WHAT NEEDS TO BE DONE:
Output the records from the line containing "Of point 186,253" through the end of the records as a two-column CSV headed text and answer, one row per record. Put each value in a single quoted field with line breaks replaced by spaces, and leave the pictures out.

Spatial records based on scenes
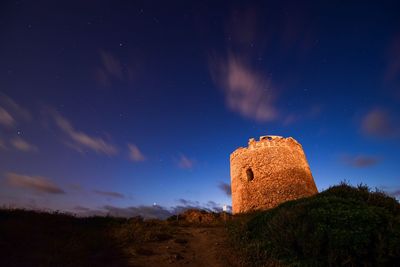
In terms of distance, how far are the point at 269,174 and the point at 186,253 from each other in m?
13.6

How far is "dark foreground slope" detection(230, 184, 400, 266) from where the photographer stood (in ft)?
19.5

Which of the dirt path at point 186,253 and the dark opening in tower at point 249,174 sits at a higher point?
the dark opening in tower at point 249,174

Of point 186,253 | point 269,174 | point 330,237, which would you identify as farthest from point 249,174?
point 330,237

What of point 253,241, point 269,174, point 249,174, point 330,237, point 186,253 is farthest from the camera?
point 249,174

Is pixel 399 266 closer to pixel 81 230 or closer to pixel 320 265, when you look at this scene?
pixel 320 265

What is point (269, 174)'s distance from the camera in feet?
67.1

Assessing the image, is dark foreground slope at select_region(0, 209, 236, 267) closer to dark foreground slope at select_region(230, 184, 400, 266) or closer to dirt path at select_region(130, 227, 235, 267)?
dirt path at select_region(130, 227, 235, 267)

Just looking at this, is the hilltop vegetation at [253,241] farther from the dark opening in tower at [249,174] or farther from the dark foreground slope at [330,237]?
the dark opening in tower at [249,174]

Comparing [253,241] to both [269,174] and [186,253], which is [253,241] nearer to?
[186,253]

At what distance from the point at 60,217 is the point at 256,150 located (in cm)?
1623

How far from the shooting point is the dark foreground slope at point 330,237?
5.93 meters

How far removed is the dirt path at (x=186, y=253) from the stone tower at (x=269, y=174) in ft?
32.1

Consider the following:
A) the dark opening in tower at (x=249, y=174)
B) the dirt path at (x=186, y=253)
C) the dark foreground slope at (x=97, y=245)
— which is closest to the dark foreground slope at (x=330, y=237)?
the dirt path at (x=186, y=253)

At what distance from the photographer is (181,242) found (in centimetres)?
989
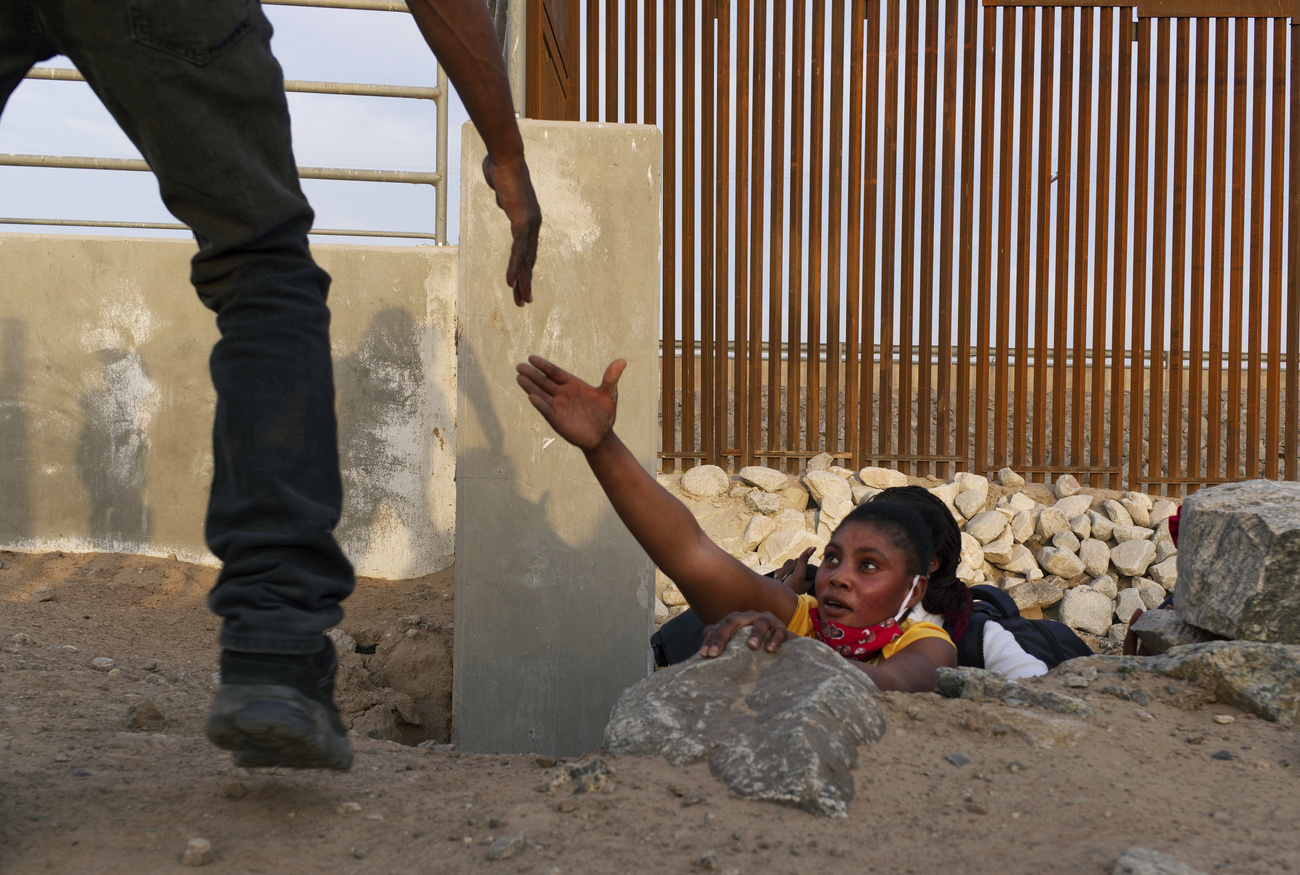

OUTPUT:
text,answer
"Of point 186,253 | point 269,174 | point 330,237, which would you identify as farthest from point 249,174?","point 330,237"
"What of point 253,241, point 269,174, point 249,174, point 330,237, point 186,253 is farthest from the camera?","point 249,174"
"Is pixel 399 266 closer to pixel 81 230 or closer to pixel 320 265, when you look at this scene?","pixel 320 265"
"What is point (269, 174)'s distance from the camera in feet?","67.1"
"Assessing the image, is dark foreground slope at select_region(0, 209, 236, 267) closer to dark foreground slope at select_region(230, 184, 400, 266) or closer to dirt path at select_region(130, 227, 235, 267)?","dirt path at select_region(130, 227, 235, 267)"
"Just looking at this, is the hilltop vegetation at [253,241] farther from the dark opening in tower at [249,174] or farther from the dark foreground slope at [330,237]?","the dark opening in tower at [249,174]"
"Comparing [253,241] to both [269,174] and [186,253], which is [253,241] nearer to?","[186,253]"
"At what distance from the point at 60,217 is the point at 256,150 located (in cm)?","1623"
"How far from the shooting point is the dark foreground slope at point 330,237?","5.93 meters"
"How far removed is the dirt path at (x=186, y=253) from the stone tower at (x=269, y=174) in ft?","32.1"
"Consider the following: A) the dark opening in tower at (x=249, y=174) B) the dirt path at (x=186, y=253) C) the dark foreground slope at (x=97, y=245) — which is closest to the dark foreground slope at (x=330, y=237)?","the dirt path at (x=186, y=253)"
"At what distance from the photographer is (181,242) found (in centimetres)?","989"